Clara avanzó contoneándose hasta la tercera puerta de la izquierda. El hombre caminaba detrás sin poder apartar los ojos de su culo. En cuanto abrió la puerta él se abalanzó sobre ella, apoyándola contra la pared. Sus manos fueron directamente a los pechos de Clara, apretándolos, sopesándolos y atrapando los pezones entre sus dedos. La besaba en la boca con avidez, su lengua la invadía sin apenas dejarla respirar, mientras su cuerpo se restregaba contra el suyo, con una enorme erección que la presionaba el pubis. Estaba acostumbrada a esos ataques de deseo, pero aquel hombre tenía algo que la hacía excitarse.
Empezó ella también a sentir su pasión y mientras le devolvía los besos, le fue ayudando a despojarse de la chaqueta y la corbata. El mientras tanto recorría con las manos cada centímetro de sus costados, las bajó hasta las caderas y comenzó a acariciarle las nalgas por encima de las braguitas, suavemente, en movimientos circulares y atrayéndola hacia él, para que sintiera aún más fuerte cómo su pene hacía esfuerzos por liberarse del pantalón y abrirse paso hacia ella.

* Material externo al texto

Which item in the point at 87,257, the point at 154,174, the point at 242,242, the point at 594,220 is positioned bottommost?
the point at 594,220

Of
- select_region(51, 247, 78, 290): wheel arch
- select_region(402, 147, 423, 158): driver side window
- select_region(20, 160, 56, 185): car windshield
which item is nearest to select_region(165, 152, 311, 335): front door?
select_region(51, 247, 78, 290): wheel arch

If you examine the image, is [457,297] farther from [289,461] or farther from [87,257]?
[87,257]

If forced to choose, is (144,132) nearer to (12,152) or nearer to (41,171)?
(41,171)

Sin dejar de besarse, fueron dando pasos cortos hacia la gran cama que había a su derecha. Ella cayó de espaldas y él aprovechó ese momento para quitarse los zapatos y en un hábil gesto sacarse calcetines, pantalón y boxers de una vez.
- ¿Te gusta lo que ves?
Ante ella el hombre se mostraba en toda su plenitud. Tenía una erección poderosa, grande, firme, larga. Ella asintió con la cabeza.

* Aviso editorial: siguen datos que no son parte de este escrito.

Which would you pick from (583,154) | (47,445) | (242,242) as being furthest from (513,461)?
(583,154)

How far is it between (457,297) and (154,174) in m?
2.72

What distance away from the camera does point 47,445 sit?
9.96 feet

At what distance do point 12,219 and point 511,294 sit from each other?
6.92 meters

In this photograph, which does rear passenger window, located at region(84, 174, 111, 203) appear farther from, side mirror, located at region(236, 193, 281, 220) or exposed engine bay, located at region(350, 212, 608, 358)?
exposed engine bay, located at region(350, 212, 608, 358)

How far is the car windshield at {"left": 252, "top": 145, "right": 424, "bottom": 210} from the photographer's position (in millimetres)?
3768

- Quiero que me la chupes.
Y se acercó al borde de la cama. Ella se había sentado y su miembro le llegaba justamente a la altura de la boca. Alzó sus ojos hasta los de aquel hombre y con una mirada lasciva entreabrió la boca, para luego morderse suavemente el labio inferior y mostrarle la punta de su lengua sobre los dientes. Aquel gesto de zorra era infalible. El hombre cerró los ojos, inclinó suavemente su cabeza hacia atrás y con las manos la agarró del pelo atraiéndola hacia él.